Após derrubar as condenações por quadrilha, ministros do Supremo vão analisar os recursos do ex-deputado João Paulo Cunha para lavagem de dinheiro, em decisões que terão reflexos para a Judiciário no país
Laryssa Borges, de Brasília
SAIU BARATO – O ex-deputado João Paulo Cunha (PT-SP),
condenado pelo STF no processo do mensalão, visita o acampamento de
militantes do PT no estacionamento entre o Congresso e o STF antes de
ser preso. Agora, o mensaleiro deverá ter a pena reduzida pela corte
(Pedro Ladeira/Folhapress)
A votação, que mais uma vez deverá ter o placar apertado e decidido com os votos dos ministros novatos Luís Roberto Barroso e Teori Zavascki, marcará o encerramento dos últimos recursos dos mensaleiros em análise na Corte. Com isso, os condenados que cumprem penas na prisão saberão exatamente quando poderão deixar a cadeia. No caso dos petistas, é provável que Delúbio Soares, José Genoino, João Paulo e José Dirceu estejam em liberdade até o final do ano – para Dirceu, se ele conseguir aproveitar os benefícios previstos em lei para redução da pena, como trabalho externo, leitura e cursos.

◆ Trecho da listagem:
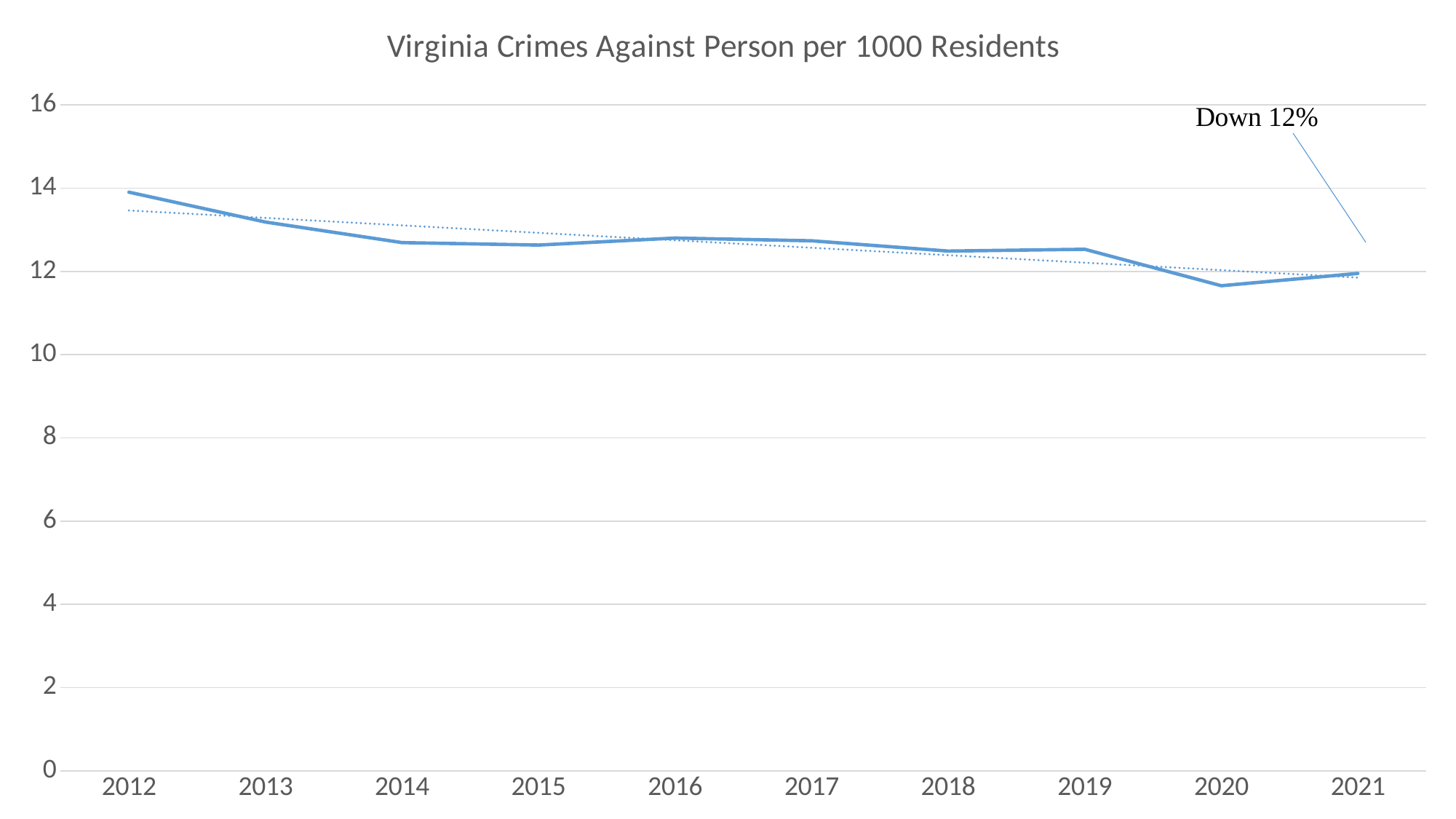
Which year has the lowest value? 2020 Which is larger, the value for 2012 or the value for 2020? 2012 Overall, do the values rise or fall from 2012 to 2021? fall What is the title of the chart? Virginia Crimes Against Person per 1000 Residents Is the value for 2020 greater or less than 12? less How many years are plotted along the x axis? 10 What kind of chart is shown on the slide? line chart Which is larger, the value for 2013 or the value for 2018? 2013 Which year has the highest value? 2012 What does the annotation near the end of the line say? Down 12% Is the value for 2012 greater or less than 12? greater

◆ Tarefas a cumprir:
- 1) Segundo a notícia sobre o mensalão, quais ministros novatos deverão decidir a votação?
- 2) Liste os petistas que, segundo a notícia sobre o mensalão, provavelmente estarão em liberdade até o final do ano.
- 3) Transcreva da notícia sobre o mensalão tudo o que vai de "Após derrubar as" até "(Pedro Ladeira/Folhapress)".

◆ Respostas numeradas:
- 1) Luís Roberto Barroso e Teori Zavascki.

- 2) Delúbio Soares, José Genoino, João Paulo e José Dirceu.

- 3)
Após derrubar as condenações por quadrilha, ministros do Supremo vão analisar os recursos do ex-deputado João Paulo Cunha para lavagem de dinheiro, em decisões que terão reflexos para a Judiciário no país
Laryssa Borges, de Brasília
SAIU BARATO – O ex-deputado João Paulo Cunha (PT-SP),
condenado pelo STF no processo do mensalão, visita o acampamento de
militantes do PT no estacionamento entre o Congresso e o STF antes de
ser preso. Agora, o mensaleiro deverá ter a pena reduzida pela corte
(Pedro Ladeira/Folhapress)